Monday, November 07, 2005

So, the FBI is lately using "national security letters", issued on its own initiative, without any judicial review, to get access to, well, pretty much anything they want to see. One known instance of this is a series of letters that requested information on just about every tourism-related transaction (hotels, rental cars, etc.), in Las Vegas in December, 2003. Judges who have seen the justification for these requests report that they are frequently issued on vague suspicion; one judge finally received a classified briefing and reported that it still contained "nothing specific". And those asked to turn over information on others are also forbidden to disclose the requests to anybody.

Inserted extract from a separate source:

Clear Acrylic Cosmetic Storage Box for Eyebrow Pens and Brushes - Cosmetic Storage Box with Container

In this, we can see how punctiliously the government does what it needs within Constitutional limits on its power. The Fourth Amendment reads:

The right of the people to be secure in their persons, houses, papers, and effects, against unreasonable searches and seizures, shall not be violated, and no Warrants shall issue, but upon probable cause, supported by Oath or affirmation, and particularly describing the place to be searched, and the persons or things to be seized.

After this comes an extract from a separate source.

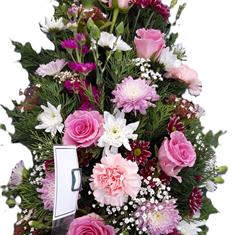 Pink funeral Spray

Well, peoples' papers and effects aren't being seized --- just copies of these things that other people might happen to have. So, no problem there. But even if you think there was one, and you're troubled by the lack of probable cause, or specificity in describing the places or things to be seized, be of good cheer. The Constition says "no Warrants shall issue", and these aren't warrants. They're National Security Letters. So of course, that's different.

Who knew that living within constitutional restraints on your power could be this easy?

1 Comments:

Anonymous Seth Gordon said...

No, no, you don't understand. The Fourth Amendment protects us against unreasonable searches and seizures. What could be more reasonable than giving the FBI a blank check to go on fishing expeditions against swarthy people? Don't You Know There's A War On?